EUROMED Migration IV, funded by the Directorate General Neighbourhood and Enlargement Negotiations of the EU, commissioned the Ethical Journalism Network to conduct this study for which writers from 17 countries are examining the quality of migration media coverage in 2015/16 from a national perspective. The study covers 9 EU countries and 8 countries in the south of the Mediterranean: Austria, France, Germany, Greece, Hungary, Italy, Malta, Spain, Sweden on one hand and Algeria, Egypt, Israel, Jordan, Lebanon, Morocco, Palestine, Tunisia on the other hand.
The work in progress finds that journalists are often uninformed about the complex nature of the migration narrative; newsrooms are vulnerable to pressure and manipulation by voices of hate, whether from political elites or social networks. At the same time, the authors identify highlights and inspirational examples of journalism at its best –resourceful, painstaking, and marked by careful, sensitive and humanitarian reporting. A set of draft recommendations, including a call for training, the funding of media action and other activities to support and foster more balanced and evidence-based journalism on migration, are also part of the study.

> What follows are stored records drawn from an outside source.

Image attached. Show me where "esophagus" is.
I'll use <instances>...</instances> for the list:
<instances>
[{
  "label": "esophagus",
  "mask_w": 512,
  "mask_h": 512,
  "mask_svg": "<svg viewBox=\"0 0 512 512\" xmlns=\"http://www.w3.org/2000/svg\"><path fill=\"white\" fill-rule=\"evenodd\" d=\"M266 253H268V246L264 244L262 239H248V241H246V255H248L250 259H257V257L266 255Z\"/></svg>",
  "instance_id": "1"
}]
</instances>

One such activity is the EU-funded Migration Media Award for which several partners have come together on the initiative of the International Centre for Migration Policy Development ICMPD; it will be announced today under the auspices of Malta’s EU presidency. The award competition is a collaboration of the EU-funded projects EUROMED Migration IV and the Open Media Hub, in partnership with the European Asylum Support Office and Malta’s Ministry for Foreign Affairs.